I've decided that listening in Kiswahili conversation is a bit like reading Joyce: if you sort of let it wash over you, not focusing directly, you can convince yourself that you're really getting the gist of it. Of course, like Joyce, there's no guarantee that you actually are understanding anything. (My brother tells me Ulysses is also more comprehensible three drinks in. Maybe I'll try a few bias (just say it aloud) here.)
Today, 10 days after arriving, was my first real day of work. We began with a few more government offices, seeking signatures. Tanzanian officials seem to have similar taste in office decor: long, imposing tables (which they can sit at the head of), sumptuous red carpet, and a TV that is not switched off with the presence of visitors. Despite the Chamwino director's chiding that we should've known better than to ask a busy district like his to lend us his only car, we somehow ended up in a somewhat dilapidated government SUV within the hour, heading to the sun-baked terrain of Chamwino, 30 km away.
It's so, so dry out there. Very few trees, all scraggly. The soil is basically sand. It's hard to imagine how anything edible/sellable could grow there in a good year, and this has been a famine year; crops are not coming through now, in the harvest time, and the heath workers told us of parents coming to ask for food at the health dispensaries. (The health dispensaries are armed with "Corn Soya Blend" flour from the World Food Bank - thanks, US corn subsidies! - but it's supposed to be only for pregnant women and kids under 5. This year, kids over 5 don't have enough food either.)
Our first visit was to the main Chamwino Health Center, right in the middle of the town's main (sand) road. I actually found it more welcoming and reassuring than Dodoma's hospital - at least the roof was open in the middle of the building to let in sunlight. Lining the sun-filled space, shoulder to shoulder, were dozens of quiet, very young-looking moms, each sporting a bundled infant. (Tanzanians here seem to be really convinced that it's cold, at maybe 70 F. Victor went out to buy a coat last night and wore it all today, and many of the moms had their babies thoroughly wrapped in socks, hats, and thick blankets. All relative, I guess.) We took a tour of the wards to start off with, appreciating the new lab that lets them test for malaria, HIV, syphillis - all services newly available in the past few years. The wards were very clean, everyone commented, and I appreciated the nets that hung over every bed. We actually only saw two inpatients - a hilariously cute sleeping baby in the pediatric ward, and a alarmingly tiny female figure in the maternity ward, buried motionless under her kanga.
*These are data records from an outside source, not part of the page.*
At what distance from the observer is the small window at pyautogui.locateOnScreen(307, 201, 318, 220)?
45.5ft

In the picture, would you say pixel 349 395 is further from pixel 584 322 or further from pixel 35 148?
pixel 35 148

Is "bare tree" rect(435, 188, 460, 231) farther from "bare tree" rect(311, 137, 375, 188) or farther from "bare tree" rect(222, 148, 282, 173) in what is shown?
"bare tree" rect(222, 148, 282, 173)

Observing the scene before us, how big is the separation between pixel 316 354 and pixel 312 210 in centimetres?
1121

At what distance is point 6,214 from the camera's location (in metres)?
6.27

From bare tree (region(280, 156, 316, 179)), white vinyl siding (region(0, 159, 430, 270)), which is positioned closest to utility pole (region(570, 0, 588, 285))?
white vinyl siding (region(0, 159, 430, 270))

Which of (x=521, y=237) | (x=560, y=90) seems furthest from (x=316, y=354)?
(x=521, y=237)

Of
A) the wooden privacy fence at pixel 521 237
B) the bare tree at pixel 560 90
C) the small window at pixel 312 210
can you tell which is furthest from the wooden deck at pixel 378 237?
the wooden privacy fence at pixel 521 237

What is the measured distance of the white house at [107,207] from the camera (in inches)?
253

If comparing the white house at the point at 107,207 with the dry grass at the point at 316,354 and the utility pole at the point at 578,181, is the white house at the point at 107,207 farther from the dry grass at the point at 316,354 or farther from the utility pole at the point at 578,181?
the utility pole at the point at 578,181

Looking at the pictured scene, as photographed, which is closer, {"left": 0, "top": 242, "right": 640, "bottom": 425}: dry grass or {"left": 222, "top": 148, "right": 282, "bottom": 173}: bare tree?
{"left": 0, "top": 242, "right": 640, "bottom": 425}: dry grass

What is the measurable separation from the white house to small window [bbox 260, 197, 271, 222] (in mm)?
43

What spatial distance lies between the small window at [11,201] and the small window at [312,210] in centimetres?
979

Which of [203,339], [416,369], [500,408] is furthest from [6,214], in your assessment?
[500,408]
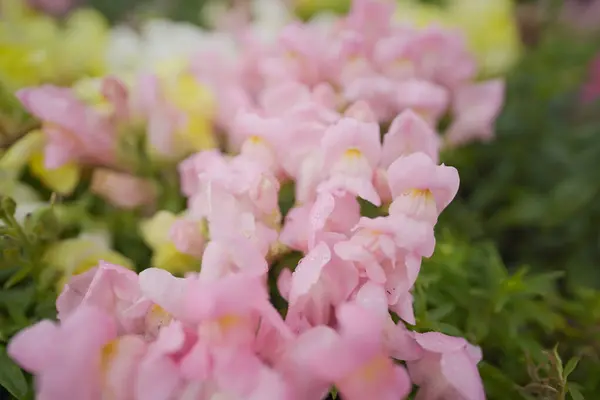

Our research "focus group" was conducted in the corner of the waiting area, with whatever 12 moms happened to be closest - I think subject selection is going to be a little more lax in our study. Probably other research aspects as well; sorry, stats professor Dr. Smith. Victor held court, trying to coax answers out of the women, but they weren't particularly forthcoming. (I think part of it must be attributed to the fact that Victor is 1) male, and 2) older than all of them, in a culture where both those qualities bestow power. But there's no fixing that, really.) I did my best to follow the conversation by reading Victor's English notes and occasionally adding a small side question for him to throw out to the group in Swahili. I think of myself as the Teller to his Penn...although that would imply I had skills of my own. That remains to be seen. Though I think I did add some good questions today (Why don't men accompany their wives to antenatal clinic? Time issues? Cultural? One woman suggested a fear of HIV testing, which I thought interesting). Over the course of our visit, I saw a total of 3 men in a clinic meant for general healthcare and with about 60+ patients waiting. Health care doesn't seem to be appealing to the male sector so well.
Upon exiting the clinic, our driver told us right away that Michael Jackson had died. Poor fellow. But still, for one's death to be mourned by the variety of people in our group today - that's true fame.
We continued with interviews at the local village government building and at a local dispensary, the latter of which occupies the lowest, most basic unit of the Tanzanian health system. (The dispensary interview became particularly noteworthy when a posse of drumming, whistling, ululating women went trotting by the office window - the nurses told us they were celebrating the circumcision of the new village baby boys. Looked exciting.)
My main tasks, besides shaking a lot of hands and apologizing for my bad Swahili, seem to be manning the computer aspect of data keeping (Victor can't open his own email) and surveying the clinics and dispensaries to see whether they have certain essental medical tools and drugs. I did my best to scan the WHO website and then narrow our list down to about 30 basic things; hopefully Geneva won't get too mad about my cuts. It's interesting to see what different sites have and don't have; the dispensary today, for example, had deprovera shots available, but didn't own a speculum.
I've eaten more bananas in the past 48 hours than I have in the previous whole of 2009. My potassium levels must be fabulous.